Il paie 2 000 euros un homme pour lui tirer dessus afin d'accuser sa femme

Mercredi, un homme actuellement en détention provisoire pour "dénonciation mensongère à l'autorité judiciaire" a fait une demande de remise en liberté sous contrôle judiciaire devant la cour d'appel de Nîmes.

Le 6 novembre 2022, ce patron d'une superette garait sa voiture devant son domicile lorsqu'il s'est fait tirer dessus à deux reprises.

Touché à l'épaule droite et au mollet gauche, il a survécu à ses blessures.

La victime a affirmé avoir entendu la voix de son épouse dire au tireur "laisse tranquille".

Mais une expertise balistique a contredit sa version des faits. Elle a révélé que le coups de feu étaient à bout touchant et non de la part d'un tireur embusqué et loin de sa cible.

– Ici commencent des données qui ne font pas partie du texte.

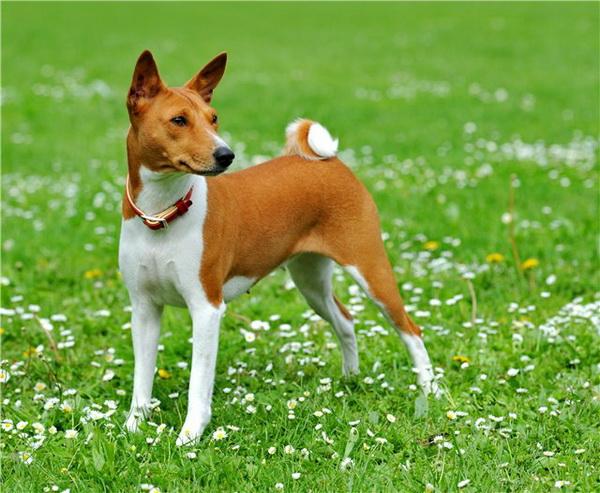Африканская собака на прогулке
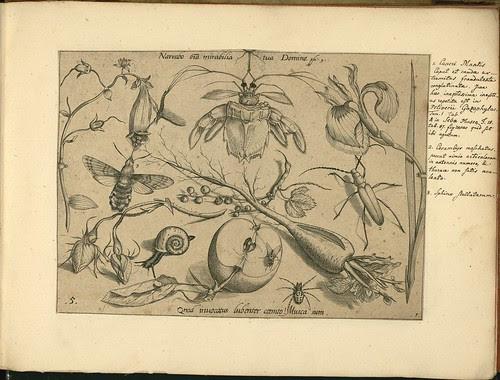 Archetypa studiaque patris - Joris Hoefnagel (1592) g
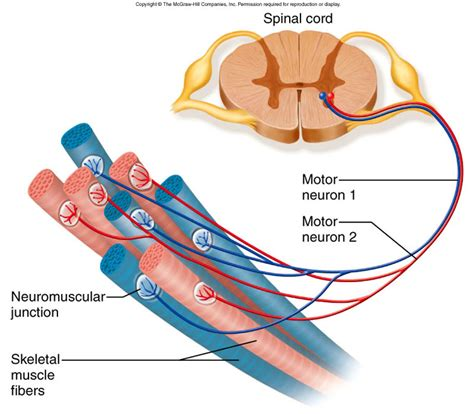 what is motor unit kin450 neurophysiology spasms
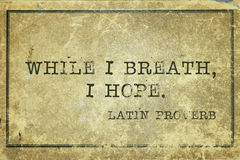 Hope breath Proverb. While I breath, I hope - ancient Latin proverb printed on grunge vintage cardboard royalty free stock photography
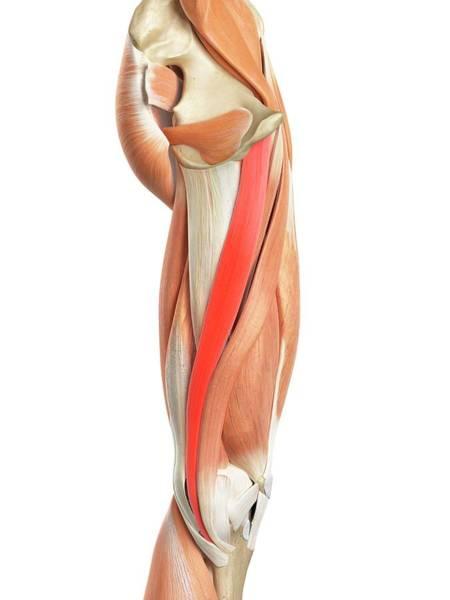 Wall Art - Photograph - Leg Muscles by Sebastian Kaulitzki/science Photo Library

Des investigations ont été menées. Les enquêteurs ont retrouvé l'auteur des coups de feu. Celui ci a reconnu aux gendarmes avoir été payé 2 000 euros par le commerçant pour exécuter ce curieux contrat.

L'homme voulait incriminer sa femme avec qui il est en instance de divorce. La décision de la cour d'appel doit intervenir dans les prochains jours.